When a client engages us to help their sales staff, we often ask to interview their top performers. Our purpose is to decode their selling DNA and identify the markers that make them so successful. One common thing we’ve found is that top sales performers consistently help their customers to meet their objectives by selling business value.
There are three tactics these top sellers employ to establish value:
- Get to the cost of the problem today. Buyers will face any number of problems. Great sales people help buyers define in totality all the costs those problems bring. The cost may be non-monetary like low morale or frustration, but costs that strike the bottom line are numbers that are heard by every person involved in making the buying decision. When you are the high-priced product in the market, it seems that every buyer asks about prices first. Great sellers shape and frame conversations around the costs of the buyer’s problems, not on the price of their solution.

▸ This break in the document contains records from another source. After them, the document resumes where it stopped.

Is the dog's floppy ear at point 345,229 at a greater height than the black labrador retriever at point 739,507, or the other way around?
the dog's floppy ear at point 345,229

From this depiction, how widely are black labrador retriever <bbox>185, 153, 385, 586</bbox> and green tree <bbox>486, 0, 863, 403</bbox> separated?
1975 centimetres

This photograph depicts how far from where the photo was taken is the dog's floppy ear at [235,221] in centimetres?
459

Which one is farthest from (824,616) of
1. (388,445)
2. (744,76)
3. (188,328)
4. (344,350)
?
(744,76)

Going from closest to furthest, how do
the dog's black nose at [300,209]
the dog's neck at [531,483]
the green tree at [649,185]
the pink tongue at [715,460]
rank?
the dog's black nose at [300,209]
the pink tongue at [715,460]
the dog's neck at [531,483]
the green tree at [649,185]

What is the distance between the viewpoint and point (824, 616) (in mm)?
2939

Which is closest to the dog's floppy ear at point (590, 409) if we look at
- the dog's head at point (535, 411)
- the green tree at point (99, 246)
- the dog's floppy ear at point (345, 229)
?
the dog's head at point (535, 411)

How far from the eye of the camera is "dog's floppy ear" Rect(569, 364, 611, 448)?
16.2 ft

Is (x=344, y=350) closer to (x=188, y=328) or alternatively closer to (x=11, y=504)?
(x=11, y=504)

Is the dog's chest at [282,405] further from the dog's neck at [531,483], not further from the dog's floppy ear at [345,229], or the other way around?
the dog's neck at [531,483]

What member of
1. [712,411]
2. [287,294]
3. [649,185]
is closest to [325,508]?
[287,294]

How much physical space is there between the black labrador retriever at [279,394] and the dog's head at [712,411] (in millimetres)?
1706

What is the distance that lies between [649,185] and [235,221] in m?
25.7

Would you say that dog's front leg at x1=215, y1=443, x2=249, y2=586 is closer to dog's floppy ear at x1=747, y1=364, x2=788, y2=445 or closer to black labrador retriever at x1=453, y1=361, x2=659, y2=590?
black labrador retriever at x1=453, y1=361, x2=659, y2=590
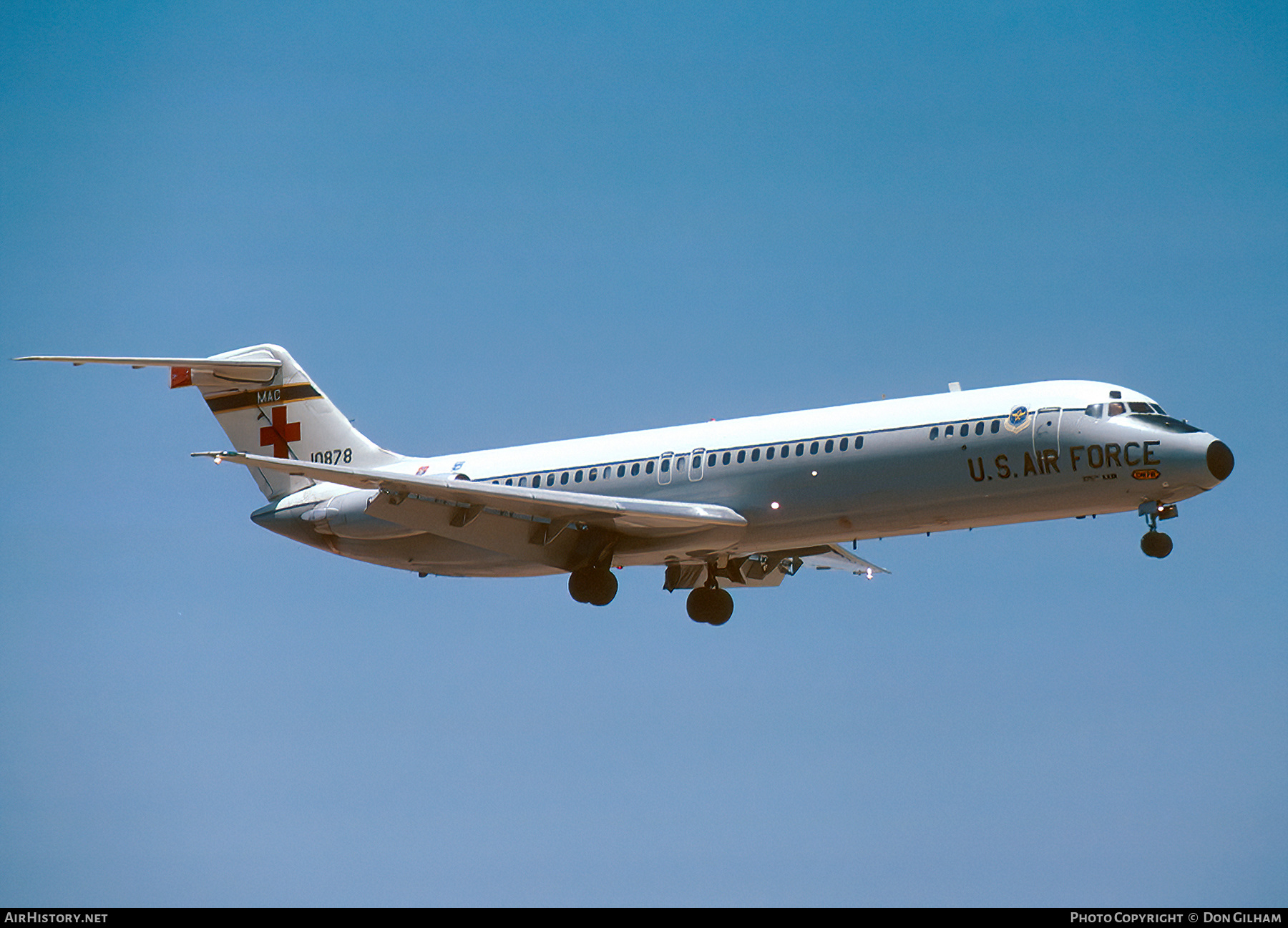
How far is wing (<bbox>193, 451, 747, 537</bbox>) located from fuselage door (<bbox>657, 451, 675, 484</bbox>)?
0.43 metres

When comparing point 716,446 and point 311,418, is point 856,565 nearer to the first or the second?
point 716,446

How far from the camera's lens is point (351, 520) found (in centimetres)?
3250

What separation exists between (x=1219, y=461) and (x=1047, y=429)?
2.90 m

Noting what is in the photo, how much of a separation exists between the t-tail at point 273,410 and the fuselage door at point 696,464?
852cm

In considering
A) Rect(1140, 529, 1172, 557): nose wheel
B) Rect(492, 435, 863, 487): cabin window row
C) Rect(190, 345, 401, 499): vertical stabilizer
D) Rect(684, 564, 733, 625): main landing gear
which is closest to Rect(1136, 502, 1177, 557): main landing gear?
Rect(1140, 529, 1172, 557): nose wheel

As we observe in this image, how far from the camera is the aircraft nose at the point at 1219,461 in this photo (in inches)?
1033

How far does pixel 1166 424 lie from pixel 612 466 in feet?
Result: 34.6

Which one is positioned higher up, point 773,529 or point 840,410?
point 840,410

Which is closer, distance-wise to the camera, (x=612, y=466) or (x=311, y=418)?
(x=612, y=466)

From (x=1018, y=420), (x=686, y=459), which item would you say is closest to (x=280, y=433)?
(x=686, y=459)

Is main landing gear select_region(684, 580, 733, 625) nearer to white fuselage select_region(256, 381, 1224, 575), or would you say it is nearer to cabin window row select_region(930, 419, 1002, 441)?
white fuselage select_region(256, 381, 1224, 575)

- Tell stories. Stories help the buyers discover for themselves the problems they are facing or the solutions that are needed. Great sales people have several stories, personal experiences that they share depending on the situation or desired outcome. They share stories when the conversation lulls and the buyer is unable to articulate problems. Stories have purpose and you begin them by framing who they are about, their problem, a turning point, and a resolution. Stories not only get to problems, they can be used to describe how others use and derive business value from your products.

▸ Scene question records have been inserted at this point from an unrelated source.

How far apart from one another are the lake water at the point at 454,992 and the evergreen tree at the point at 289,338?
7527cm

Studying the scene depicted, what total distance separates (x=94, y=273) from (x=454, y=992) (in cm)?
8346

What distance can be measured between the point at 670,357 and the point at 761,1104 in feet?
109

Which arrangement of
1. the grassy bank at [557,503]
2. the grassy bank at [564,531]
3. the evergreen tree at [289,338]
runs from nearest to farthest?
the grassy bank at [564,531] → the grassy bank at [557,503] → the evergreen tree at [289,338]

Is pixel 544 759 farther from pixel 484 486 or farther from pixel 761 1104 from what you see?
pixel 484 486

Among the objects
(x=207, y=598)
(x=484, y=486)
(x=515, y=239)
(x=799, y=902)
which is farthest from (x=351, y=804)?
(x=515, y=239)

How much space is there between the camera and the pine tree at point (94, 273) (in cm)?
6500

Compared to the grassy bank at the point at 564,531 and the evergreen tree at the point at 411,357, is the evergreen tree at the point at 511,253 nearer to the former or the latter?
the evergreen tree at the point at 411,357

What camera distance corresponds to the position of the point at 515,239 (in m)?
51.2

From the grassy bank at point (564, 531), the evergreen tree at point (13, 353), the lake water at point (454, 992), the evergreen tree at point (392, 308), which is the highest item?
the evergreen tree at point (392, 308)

- Summarize the conversation in writing. All sellers tell me that they create meeting summaries, but few do it well. We sell our services to many companies in different industries. I am constantly referring to the meeting summary emails I’ve written as follow up after our conversations. These emails summarize the problems they are facing, the costs these problems are causing, the solutions we discussed and value of those solutions, and, of course, the next steps as discussed. This helps the customer and I keep the focus on the problems we are trying to solve. Great sales people don’t rely on memory. They summarize the meeting conversations by writing it down, sharing it with the customer, and allowing the customer to give feedback.